- [Raw records]:
-----

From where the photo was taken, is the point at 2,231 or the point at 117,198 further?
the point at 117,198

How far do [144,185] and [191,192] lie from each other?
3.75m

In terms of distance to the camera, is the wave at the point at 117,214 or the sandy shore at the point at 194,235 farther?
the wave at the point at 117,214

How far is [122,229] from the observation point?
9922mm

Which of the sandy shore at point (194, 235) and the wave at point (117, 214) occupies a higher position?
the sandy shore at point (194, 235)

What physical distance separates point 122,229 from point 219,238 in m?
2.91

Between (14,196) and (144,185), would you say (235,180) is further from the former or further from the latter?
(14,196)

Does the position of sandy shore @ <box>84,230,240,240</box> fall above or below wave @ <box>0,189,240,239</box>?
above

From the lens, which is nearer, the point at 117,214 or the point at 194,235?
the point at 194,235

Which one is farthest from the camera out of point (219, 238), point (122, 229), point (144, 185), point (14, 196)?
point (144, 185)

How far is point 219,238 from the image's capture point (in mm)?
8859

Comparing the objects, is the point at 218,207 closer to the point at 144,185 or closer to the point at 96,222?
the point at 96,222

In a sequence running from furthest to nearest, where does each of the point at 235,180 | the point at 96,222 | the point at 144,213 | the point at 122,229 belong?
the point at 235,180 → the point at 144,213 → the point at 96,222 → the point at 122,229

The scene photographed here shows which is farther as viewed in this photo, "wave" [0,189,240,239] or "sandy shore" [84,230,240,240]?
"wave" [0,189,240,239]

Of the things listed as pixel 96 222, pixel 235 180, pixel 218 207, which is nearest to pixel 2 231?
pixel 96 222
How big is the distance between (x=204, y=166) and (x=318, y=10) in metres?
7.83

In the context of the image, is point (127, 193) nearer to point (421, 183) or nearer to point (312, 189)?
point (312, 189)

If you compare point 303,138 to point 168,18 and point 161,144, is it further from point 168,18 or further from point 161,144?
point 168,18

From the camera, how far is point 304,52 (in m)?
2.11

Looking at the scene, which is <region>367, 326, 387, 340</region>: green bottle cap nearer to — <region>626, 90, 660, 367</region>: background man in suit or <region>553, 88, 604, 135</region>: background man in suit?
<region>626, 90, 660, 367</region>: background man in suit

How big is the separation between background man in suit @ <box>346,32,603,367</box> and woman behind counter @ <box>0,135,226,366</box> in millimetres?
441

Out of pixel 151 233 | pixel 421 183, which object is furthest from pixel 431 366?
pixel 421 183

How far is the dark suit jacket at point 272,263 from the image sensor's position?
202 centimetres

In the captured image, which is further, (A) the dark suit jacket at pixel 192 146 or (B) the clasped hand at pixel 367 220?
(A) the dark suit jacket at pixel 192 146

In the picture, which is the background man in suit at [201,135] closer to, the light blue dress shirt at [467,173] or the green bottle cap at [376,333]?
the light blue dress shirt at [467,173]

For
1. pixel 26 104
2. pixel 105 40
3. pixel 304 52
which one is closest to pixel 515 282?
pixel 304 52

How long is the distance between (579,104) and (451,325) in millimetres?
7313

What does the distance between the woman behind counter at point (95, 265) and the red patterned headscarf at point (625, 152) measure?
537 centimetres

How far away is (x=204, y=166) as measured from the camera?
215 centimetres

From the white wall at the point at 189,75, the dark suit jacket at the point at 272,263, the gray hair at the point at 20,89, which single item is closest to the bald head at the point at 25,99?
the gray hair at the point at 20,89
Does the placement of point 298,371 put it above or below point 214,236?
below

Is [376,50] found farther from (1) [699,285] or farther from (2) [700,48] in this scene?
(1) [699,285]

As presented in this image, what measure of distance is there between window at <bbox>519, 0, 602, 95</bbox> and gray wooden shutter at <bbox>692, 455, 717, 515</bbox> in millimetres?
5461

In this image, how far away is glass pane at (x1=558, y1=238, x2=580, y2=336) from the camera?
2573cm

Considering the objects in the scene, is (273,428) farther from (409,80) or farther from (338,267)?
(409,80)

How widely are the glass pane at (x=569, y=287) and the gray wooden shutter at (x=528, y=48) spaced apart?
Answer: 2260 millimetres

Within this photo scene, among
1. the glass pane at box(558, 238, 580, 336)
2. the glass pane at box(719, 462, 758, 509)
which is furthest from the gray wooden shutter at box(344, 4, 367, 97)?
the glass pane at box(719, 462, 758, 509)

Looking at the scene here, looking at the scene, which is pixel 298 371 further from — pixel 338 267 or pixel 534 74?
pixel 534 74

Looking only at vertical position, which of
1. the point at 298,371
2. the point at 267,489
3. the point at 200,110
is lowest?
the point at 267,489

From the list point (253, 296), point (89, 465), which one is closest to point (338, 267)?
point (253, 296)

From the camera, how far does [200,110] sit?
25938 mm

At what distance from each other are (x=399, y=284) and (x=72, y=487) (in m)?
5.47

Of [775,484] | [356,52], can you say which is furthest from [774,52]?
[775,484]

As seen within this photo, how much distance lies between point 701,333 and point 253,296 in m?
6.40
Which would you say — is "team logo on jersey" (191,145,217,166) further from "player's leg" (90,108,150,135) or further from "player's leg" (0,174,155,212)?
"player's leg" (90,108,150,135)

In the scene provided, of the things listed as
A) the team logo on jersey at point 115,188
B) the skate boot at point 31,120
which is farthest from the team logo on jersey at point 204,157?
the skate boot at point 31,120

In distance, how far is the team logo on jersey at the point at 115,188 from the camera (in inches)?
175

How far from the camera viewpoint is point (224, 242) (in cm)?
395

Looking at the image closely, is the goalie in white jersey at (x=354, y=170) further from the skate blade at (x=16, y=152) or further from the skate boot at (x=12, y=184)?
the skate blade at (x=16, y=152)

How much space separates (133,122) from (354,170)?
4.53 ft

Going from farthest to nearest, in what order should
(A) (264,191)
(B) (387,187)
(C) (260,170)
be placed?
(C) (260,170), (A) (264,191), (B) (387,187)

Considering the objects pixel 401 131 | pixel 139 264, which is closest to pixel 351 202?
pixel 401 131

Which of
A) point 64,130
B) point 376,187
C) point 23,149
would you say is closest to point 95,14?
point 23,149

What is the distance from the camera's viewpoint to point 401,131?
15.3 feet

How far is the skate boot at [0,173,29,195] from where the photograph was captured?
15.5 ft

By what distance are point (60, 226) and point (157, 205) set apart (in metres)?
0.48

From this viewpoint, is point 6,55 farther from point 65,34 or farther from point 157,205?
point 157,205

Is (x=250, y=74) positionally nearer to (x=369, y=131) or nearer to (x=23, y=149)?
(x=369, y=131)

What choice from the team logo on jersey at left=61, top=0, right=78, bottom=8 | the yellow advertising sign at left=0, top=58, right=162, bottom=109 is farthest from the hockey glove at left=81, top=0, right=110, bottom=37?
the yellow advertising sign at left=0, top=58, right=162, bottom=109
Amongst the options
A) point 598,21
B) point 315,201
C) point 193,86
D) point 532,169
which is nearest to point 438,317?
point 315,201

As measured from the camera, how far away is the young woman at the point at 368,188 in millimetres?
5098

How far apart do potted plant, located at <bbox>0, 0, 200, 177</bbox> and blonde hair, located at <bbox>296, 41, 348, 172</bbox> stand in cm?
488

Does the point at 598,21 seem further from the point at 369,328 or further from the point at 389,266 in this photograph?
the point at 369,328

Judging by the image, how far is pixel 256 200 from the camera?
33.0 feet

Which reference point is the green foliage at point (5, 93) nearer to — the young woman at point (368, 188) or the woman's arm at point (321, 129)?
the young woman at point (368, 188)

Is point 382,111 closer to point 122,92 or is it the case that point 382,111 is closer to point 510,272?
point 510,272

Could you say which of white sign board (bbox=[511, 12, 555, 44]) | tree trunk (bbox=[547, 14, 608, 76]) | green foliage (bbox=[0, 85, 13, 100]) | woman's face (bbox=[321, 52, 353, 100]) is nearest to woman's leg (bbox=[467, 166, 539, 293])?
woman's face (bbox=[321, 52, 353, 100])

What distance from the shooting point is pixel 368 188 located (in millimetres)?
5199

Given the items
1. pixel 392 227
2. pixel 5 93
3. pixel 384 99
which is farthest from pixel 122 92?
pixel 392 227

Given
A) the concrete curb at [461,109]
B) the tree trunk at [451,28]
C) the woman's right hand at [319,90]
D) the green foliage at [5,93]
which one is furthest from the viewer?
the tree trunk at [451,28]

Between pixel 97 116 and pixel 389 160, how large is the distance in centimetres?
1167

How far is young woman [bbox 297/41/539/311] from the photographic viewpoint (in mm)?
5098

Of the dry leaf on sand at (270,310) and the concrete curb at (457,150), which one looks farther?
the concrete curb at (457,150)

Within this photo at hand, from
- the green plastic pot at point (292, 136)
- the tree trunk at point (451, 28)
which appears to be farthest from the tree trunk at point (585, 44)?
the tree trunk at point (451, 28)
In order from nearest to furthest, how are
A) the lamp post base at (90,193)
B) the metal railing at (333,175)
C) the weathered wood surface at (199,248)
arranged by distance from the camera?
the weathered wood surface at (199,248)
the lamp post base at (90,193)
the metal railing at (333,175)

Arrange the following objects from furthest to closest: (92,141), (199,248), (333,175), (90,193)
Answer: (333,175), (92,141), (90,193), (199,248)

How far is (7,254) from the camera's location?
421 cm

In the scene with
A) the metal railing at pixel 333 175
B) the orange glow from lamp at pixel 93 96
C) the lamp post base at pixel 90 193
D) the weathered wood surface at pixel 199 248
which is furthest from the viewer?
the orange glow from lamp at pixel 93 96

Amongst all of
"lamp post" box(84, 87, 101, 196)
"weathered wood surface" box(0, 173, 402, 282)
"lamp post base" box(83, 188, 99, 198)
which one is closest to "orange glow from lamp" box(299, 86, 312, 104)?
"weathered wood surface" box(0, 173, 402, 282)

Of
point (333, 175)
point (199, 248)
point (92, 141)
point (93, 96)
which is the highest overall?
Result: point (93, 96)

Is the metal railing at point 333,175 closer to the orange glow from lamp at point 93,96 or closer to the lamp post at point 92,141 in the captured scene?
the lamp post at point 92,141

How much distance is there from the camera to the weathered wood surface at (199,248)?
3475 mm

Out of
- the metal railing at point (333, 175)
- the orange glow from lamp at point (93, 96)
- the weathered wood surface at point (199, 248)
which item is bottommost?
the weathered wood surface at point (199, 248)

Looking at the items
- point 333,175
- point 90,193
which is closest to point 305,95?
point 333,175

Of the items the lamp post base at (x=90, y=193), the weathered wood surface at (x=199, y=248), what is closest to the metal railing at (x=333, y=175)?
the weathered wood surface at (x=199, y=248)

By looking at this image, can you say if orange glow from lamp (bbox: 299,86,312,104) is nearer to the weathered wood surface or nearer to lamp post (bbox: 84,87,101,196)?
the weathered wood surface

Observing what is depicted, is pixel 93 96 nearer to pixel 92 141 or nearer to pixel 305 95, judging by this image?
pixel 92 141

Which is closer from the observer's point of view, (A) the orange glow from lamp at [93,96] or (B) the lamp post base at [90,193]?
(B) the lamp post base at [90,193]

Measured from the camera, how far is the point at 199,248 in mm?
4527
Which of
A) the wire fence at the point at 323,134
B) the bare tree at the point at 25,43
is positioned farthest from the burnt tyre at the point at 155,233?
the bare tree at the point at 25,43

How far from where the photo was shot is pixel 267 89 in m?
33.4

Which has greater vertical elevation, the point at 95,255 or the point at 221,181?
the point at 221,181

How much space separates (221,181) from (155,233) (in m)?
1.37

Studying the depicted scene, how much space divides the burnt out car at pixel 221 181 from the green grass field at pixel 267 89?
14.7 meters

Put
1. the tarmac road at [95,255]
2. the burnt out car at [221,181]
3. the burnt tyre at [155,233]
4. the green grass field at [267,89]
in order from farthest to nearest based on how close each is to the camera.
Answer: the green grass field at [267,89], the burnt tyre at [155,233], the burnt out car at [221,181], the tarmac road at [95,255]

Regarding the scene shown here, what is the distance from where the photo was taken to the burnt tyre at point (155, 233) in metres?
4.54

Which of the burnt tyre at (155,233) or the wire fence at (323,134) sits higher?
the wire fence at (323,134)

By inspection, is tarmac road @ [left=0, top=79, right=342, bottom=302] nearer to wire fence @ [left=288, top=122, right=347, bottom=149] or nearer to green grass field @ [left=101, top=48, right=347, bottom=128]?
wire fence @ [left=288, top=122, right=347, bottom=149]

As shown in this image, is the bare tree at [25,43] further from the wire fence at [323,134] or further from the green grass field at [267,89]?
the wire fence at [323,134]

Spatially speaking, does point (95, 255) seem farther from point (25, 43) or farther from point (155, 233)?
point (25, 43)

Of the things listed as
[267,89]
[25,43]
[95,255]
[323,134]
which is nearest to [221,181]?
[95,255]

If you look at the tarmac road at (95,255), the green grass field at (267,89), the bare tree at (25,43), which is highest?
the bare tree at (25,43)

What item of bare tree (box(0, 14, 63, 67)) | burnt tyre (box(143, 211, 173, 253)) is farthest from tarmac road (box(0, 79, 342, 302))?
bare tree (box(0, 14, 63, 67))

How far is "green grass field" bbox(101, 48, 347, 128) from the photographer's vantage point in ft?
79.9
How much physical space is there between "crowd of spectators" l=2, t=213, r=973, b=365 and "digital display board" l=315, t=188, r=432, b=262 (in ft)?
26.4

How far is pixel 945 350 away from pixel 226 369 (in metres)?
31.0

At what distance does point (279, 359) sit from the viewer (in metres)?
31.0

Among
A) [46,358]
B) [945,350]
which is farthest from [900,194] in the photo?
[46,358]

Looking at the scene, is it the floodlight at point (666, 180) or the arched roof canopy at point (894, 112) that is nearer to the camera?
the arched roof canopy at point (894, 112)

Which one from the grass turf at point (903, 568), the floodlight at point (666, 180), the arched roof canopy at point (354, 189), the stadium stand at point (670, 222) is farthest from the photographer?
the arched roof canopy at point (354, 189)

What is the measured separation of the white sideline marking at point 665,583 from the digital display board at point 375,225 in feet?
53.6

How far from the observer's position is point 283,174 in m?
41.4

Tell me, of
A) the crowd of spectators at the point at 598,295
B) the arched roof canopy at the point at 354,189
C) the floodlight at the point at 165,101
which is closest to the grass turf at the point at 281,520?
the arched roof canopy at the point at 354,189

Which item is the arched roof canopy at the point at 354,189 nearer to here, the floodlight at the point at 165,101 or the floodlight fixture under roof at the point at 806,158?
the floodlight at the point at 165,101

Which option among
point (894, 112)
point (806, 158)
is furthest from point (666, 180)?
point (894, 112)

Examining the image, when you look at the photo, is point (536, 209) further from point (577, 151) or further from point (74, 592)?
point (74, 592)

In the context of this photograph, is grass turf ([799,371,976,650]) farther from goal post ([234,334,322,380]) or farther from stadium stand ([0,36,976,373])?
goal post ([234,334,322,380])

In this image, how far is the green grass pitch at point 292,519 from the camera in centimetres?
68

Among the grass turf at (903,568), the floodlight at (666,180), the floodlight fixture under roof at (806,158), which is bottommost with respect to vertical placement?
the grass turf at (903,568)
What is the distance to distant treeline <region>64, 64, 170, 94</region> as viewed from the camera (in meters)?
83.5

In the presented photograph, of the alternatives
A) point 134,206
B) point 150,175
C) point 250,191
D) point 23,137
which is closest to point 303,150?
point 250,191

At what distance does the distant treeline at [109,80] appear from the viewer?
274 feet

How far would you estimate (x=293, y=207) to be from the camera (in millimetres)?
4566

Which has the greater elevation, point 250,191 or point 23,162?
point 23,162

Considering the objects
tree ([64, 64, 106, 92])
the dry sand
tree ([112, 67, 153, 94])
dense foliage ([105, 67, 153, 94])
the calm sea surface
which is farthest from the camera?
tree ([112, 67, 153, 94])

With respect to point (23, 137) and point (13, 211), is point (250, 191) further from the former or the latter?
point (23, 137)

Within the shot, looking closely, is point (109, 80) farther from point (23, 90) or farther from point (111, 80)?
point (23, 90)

-----

- [Directions]:
Only those lines running from the one containing "How far would" through the last line of the data above are to be copied, exactly, with both ends included.

- [Response to the task]:
How far would you estimate (x=293, y=207) to be from the camera (in millimetres)?
4566

Which has the greater elevation, point 250,191 or point 23,162?
point 23,162

Considering the objects
tree ([64, 64, 106, 92])
the dry sand
tree ([112, 67, 153, 94])
dense foliage ([105, 67, 153, 94])
the calm sea surface
which is farthest from the camera?
tree ([112, 67, 153, 94])

With respect to point (23, 137) and point (13, 211), is point (250, 191) further from the former or the latter?
point (23, 137)

Within the shot, looking closely, is point (109, 80) farther from point (23, 90) or farther from point (111, 80)?
point (23, 90)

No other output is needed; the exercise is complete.